Scene-based spatial questions:
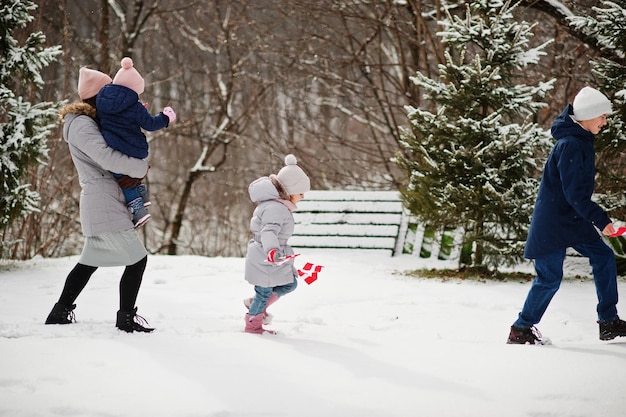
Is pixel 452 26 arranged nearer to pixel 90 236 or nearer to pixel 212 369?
pixel 90 236

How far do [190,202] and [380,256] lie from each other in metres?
11.6

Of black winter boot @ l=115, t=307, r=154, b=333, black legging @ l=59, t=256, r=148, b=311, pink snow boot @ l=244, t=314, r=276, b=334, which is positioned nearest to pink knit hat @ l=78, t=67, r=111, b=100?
black legging @ l=59, t=256, r=148, b=311

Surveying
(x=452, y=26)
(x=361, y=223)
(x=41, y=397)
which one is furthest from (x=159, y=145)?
(x=41, y=397)

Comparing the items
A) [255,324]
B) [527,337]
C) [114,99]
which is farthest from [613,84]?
[114,99]

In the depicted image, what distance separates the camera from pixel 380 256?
29.4 ft

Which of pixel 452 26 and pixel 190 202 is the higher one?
pixel 452 26

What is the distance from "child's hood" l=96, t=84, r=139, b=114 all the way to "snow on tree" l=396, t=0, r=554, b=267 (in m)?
3.75

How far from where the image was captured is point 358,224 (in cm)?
952

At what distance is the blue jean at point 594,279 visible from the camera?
434 centimetres

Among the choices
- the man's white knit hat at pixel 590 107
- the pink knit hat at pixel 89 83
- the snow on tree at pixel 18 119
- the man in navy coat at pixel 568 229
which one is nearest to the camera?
the man in navy coat at pixel 568 229

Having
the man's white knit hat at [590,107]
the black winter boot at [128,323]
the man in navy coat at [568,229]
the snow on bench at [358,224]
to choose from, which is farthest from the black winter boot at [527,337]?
the snow on bench at [358,224]

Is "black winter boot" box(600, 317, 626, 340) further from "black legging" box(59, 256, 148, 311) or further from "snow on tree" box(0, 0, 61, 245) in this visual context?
"snow on tree" box(0, 0, 61, 245)

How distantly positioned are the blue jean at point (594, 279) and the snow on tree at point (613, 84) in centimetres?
Answer: 332

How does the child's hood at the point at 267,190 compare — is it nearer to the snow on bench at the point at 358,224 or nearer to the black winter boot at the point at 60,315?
the black winter boot at the point at 60,315
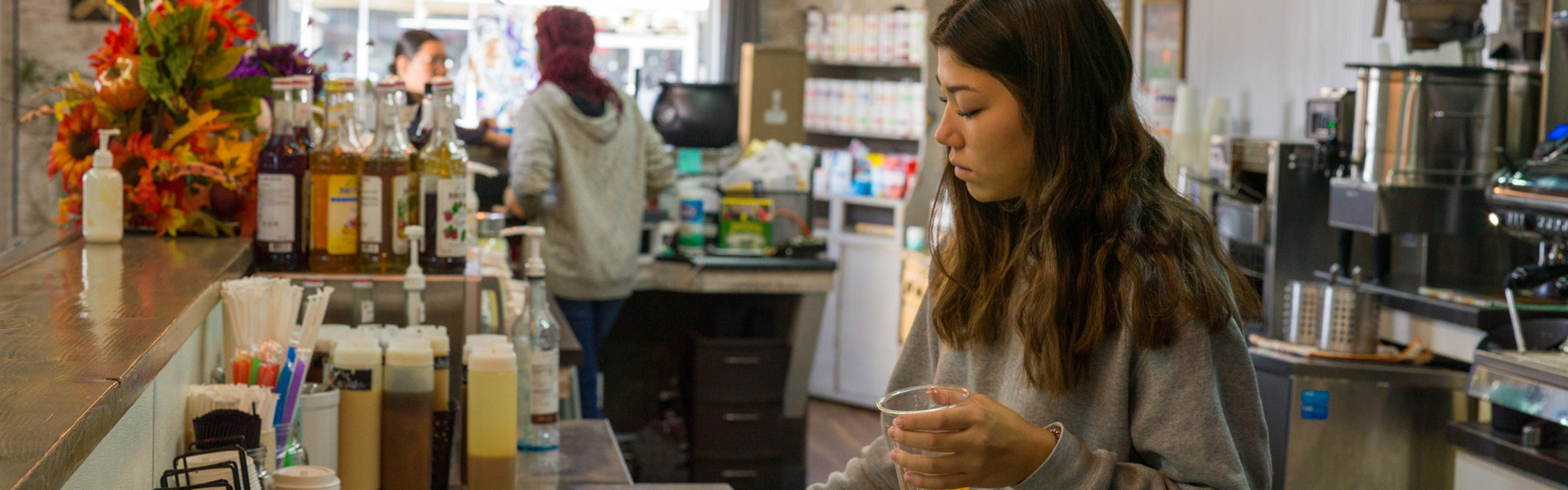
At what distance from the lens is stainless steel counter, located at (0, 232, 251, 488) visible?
872 millimetres

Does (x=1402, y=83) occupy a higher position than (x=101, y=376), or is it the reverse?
(x=1402, y=83)

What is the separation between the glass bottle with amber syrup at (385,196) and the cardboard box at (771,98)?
4.20m

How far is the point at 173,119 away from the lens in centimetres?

Task prompt -
Copy exactly the lines from the line containing "How far from" through the last line of the records above, both included, and leave out any pictures.

Written response -
How far from where the image was captured is point 358,224 (in cm)?
952

At what distance is the blue jean at point 594,279 visible from the camera?
434 centimetres

Among the choices
- the man's white knit hat at pixel 590 107
- the pink knit hat at pixel 89 83
- the snow on tree at pixel 18 119
- the man in navy coat at pixel 568 229
which one is nearest to the camera?
the man in navy coat at pixel 568 229

Having
the man's white knit hat at [590,107]
the black winter boot at [128,323]
the man in navy coat at [568,229]
the snow on bench at [358,224]
to choose from, which is farthest from the black winter boot at [527,337]?
the snow on bench at [358,224]

Is "black winter boot" box(600, 317, 626, 340) further from "black legging" box(59, 256, 148, 311) or further from "snow on tree" box(0, 0, 61, 245) in this visual context?
"snow on tree" box(0, 0, 61, 245)

How distantly positioned are the blue jean at point (594, 279) and the snow on tree at point (613, 84) in centimetres?
Answer: 332

How does the child's hood at the point at 267,190 compare — is it nearer to the snow on bench at the point at 358,224 or nearer to the black winter boot at the point at 60,315?
the black winter boot at the point at 60,315
At what distance from the lens is stainless steel counter, located at (0, 232, 251, 488) visible?
872 millimetres

Does (x=1402, y=83) occupy a higher position than (x=101, y=376), or is it the reverse?
(x=1402, y=83)

What is the separation between the glass bottle with amber syrup at (385,196) and the cardboard box at (771,98)?
4.20m

How far is the point at 173,119 away from the lens in centimetres?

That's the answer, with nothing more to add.